Home | Berita Opini | Peta Wisata | Wisata Alam | Seni Pertunjukan | Wisata Belanja | Wisata Bahari | Wisata Budaya | Wisata Boga | Wisata Museum | Wisata Religi | Wisata Sejarah | Cerpen
Share/Save/Bookmark

Kearifan Lokal di Ranah Minang


Kearifan Lokal merupakan adat dan kebiasan yang telah mentradisi dilakukan oleh sekelompok masyarakat secara turun temurun yang hingga saat ini masih dipertahankan keberadaannya oleh masyarakat hukum adat dalam suatu wilayah di negara tercinta Indonesia ini, seperti Subak di Bali, Bera di Kalimantan dan lain sebagainya.

Di Propinsi Sumatera Barat yang sering juga disebut dengan Ranah Minang, juga terdapat beberapa jenis Kearifan Lokal yang berkaitan dengan pengelolaan Hutan Tanah dan Air diantaranya Rimbo Larangan, Banda Larangan, Tabek Larangan, Mamutiah Durian, Parak, Menanam Tanaman Keras sebelum Nikah, Goro Basamo dan masih banyak lagi yang lainnya.


Rimbo Larangan (Hutan Larangan )
yaitu hutan yang menurut aturan adat tidak boleh ditebang karena fungsinya yang sangat vital sekali sebagai persediaan air sepanjang waktu untuk keperluan masyarakat, selain itu kayu yang tumbuh dihutan juga dipandang sebagai perisai untuk melindungi segenap masyarakat yang bermukim disekitar hutan dari bahaya tanah longsor. Apabila ada terdapat diantara warga yang akan membuat rumah yang membutuhkan kayu, maka harus minta izin lebih dulu kepada aparat Nagari melalui para pemangku adat untuk menebang kayu yang dibutuhkan dengan peralatan Kapak dan Gergaji tangan.

▸ **Bagian Latihan**
A: Jawablah pertanyaan berikut berdasarkan teks tentang kearifan lokal di Ranah Minang.
(i) Dua contoh kearifan lokal apa yang disebut beserta daerahnya di luar Sumatera Barat?
(ii) Dengan nama apa Propinsi Sumatera Barat sering juga disebut?
(iii) Dengan peralatan apa kayu yang dibutuhkan warga untuk membuat rumah boleh ditebang?
B: Ulangi dengan tepat bagian teks tentang kearifan lokal di Ranah Minang, dimulai pada kata-kata "Kearifan Lokal di" dan berhenti setelah kata-kata "(Hutan Larangan )".

[Butir dari kumpulan data]
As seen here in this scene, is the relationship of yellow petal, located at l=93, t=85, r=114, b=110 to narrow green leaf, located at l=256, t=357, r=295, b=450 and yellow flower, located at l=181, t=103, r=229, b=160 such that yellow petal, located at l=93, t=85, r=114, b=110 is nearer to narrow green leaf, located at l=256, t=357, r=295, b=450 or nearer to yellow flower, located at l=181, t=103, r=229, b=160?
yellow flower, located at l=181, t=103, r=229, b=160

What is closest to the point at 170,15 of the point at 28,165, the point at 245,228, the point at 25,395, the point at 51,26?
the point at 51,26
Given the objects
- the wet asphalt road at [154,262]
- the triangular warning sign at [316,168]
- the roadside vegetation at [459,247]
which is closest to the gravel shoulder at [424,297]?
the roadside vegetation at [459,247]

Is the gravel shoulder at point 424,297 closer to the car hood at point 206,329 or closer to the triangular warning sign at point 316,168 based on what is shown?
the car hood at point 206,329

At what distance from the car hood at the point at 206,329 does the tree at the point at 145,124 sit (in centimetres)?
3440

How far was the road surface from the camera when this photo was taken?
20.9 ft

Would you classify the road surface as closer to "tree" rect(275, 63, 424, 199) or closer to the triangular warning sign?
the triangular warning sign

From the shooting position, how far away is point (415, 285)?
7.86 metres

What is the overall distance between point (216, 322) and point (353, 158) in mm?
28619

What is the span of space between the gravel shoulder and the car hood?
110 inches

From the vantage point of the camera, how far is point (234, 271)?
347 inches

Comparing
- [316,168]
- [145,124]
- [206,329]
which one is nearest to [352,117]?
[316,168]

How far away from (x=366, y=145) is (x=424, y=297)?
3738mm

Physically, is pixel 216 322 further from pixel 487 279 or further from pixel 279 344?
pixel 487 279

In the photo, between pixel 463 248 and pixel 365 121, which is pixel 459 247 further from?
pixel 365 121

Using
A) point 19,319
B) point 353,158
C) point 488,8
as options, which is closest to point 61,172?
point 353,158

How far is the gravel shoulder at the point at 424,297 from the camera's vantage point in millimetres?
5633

▸ **Jawaban**
A:
(i) Subak di Bali dan Bera di Kalimantan.
(ii) Ranah Minang.
(iii) Kapak dan Gergaji tangan.

B:
Kearifan Lokal di Ranah Minang


Kearifan Lokal merupakan adat dan kebiasan yang telah mentradisi dilakukan oleh sekelompok masyarakat secara turun temurun yang hingga saat ini masih dipertahankan keberadaannya oleh masyarakat hukum adat dalam suatu wilayah di negara tercinta Indonesia ini, seperti Subak di Bali, Bera di Kalimantan dan lain sebagainya.

Di Propinsi Sumatera Barat yang sering juga disebut dengan Ranah Minang, juga terdapat beberapa jenis Kearifan Lokal yang berkaitan dengan pengelolaan Hutan Tanah dan Air diantaranya Rimbo Larangan, Banda Larangan, Tabek Larangan, Mamutiah Durian, Parak, Menanam Tanaman Keras sebelum Nikah, Goro Basamo dan masih banyak lagi yang lainnya.


Rimbo Larangan (Hutan Larangan )